FIG. 4 depicts a configuration for generating the CONTROL1 and CONTROL2 signals using the enable signals and the execution mode signal. The execution mode ‘01’signal is inverted to produce the CONTROL1 signal. A row enable signal is provided from the row enable register, and combined with a column enable signal provided from the column enable register. The combined enable signal is provided to a AND gate with the execution mode ‘01’signal, and the output of the AND gate is connected to a NOR gate with the execution mode ‘10’signal to produce the CONTROL2 signal.
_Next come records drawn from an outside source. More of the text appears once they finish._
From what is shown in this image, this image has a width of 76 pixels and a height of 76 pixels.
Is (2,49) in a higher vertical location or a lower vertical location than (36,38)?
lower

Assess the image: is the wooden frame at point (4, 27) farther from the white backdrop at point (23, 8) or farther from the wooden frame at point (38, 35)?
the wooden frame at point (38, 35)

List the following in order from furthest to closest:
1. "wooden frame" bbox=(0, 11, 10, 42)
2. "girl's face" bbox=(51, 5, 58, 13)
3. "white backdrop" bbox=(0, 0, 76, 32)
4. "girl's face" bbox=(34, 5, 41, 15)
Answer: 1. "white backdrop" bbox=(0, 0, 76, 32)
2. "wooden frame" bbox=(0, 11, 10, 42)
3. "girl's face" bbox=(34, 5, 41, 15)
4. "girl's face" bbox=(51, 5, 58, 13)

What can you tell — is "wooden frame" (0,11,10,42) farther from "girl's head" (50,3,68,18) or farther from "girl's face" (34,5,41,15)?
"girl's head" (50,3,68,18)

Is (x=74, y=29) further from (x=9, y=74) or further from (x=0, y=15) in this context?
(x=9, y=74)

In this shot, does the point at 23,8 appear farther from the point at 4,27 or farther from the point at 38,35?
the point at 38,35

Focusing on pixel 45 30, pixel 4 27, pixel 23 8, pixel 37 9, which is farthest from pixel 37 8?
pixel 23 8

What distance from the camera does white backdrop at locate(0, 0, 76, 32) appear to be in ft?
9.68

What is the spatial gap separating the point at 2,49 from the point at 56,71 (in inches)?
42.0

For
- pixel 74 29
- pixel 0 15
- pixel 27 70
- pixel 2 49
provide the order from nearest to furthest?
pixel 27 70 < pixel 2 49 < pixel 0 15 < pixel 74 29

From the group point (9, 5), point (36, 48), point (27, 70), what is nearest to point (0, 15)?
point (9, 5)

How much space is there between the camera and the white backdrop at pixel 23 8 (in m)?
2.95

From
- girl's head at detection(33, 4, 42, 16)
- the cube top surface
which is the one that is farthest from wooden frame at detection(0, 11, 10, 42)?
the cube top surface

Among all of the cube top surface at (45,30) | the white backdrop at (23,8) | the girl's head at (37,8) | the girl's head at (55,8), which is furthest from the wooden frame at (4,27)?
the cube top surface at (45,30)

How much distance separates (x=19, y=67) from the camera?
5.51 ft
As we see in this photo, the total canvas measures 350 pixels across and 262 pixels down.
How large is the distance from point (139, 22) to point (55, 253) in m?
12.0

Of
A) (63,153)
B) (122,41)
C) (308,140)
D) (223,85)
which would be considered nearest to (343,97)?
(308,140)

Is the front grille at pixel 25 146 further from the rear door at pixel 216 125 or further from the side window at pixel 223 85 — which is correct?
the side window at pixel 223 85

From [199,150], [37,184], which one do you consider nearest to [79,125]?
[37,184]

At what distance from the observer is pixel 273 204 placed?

Other configurations and methods for producing the CONTROL1 and CONTROL2 signals will be readily apparent to a person of ordinary skill in the art.
 Other embodiments, combinations and modifications of this invention will occur readily to those of ordinary skill in the art in view of these teachings. Therefore, this invention is to be limited only be the following claims, which include all such embodiments and modifications when viewed in conjunction with the above specification and accompanying drawings.